# Document text:
══════════════════════════════

# Electromagnetism - movement of a coil in a magnetic field

• Ali123
In summary, this setup allows the coil to oscillate around an equilibrium position, in the absence of an external magnetic field.
Ali123
Homework Statement
Hi, this is not a homework actually, I’m just kind of interested in Physic and I’m solving some more complicated problems. And with this one I’m literally lost. In school we have not been through this and the teacher wasn’t really up to any help. So I would like to ask you for help. Here is the problem:

A rectangular coil with a height a, width b, of copper wire with a diameter of d with a number of N-½ threads (or turns or loops, not sure which is the proper word) (the last thread/loop is only half) is mounted on the vertical conductive and elastic fiber (Pic. A − 4).

Pic A-4 (I'm attaching the picture)
The coil can deflect/deviates about a vertical axis given by the fiber. The coil is located in a homogeneous magnetic field with induction B in the horizontal direction. The coil is connected to a power supply with a voltage U. The current I of the coil is given by the resistance of the R resistor.

══════════════════════════════

# Data:
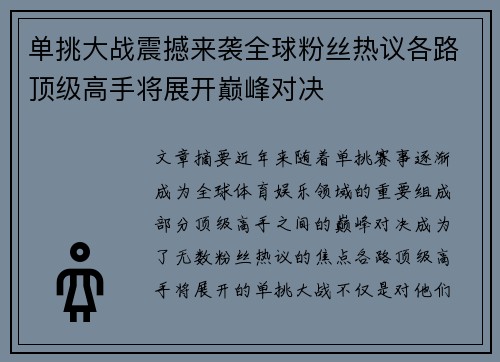 单挑大战震撼来袭全球粉丝热议各路顶级高手将展开巅峰对决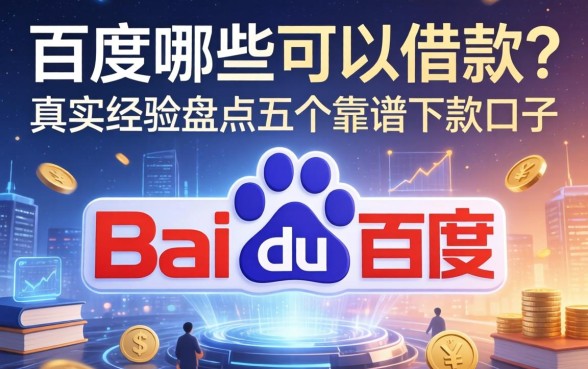 百度哪些可以借款？真实经验盘点五个靠谱下款口子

══════════════════════════════

# Task brief:
Please write out, word for word, the passage of the forum post on a coil in a magnetic field that opens with the words containing "A rectangular coil" and closes with "attaching the picture)".

# Exercise output:
A rectangular coil with a height a, width b, of copper wire with a diameter of d with a number of N-½ threads (or turns or loops, not sure which is the proper word) (the last thread/loop is only half) is mounted on the vertical conductive and elastic fiber (Pic. A − 4).

Pic A-4 (I'm attaching the picture)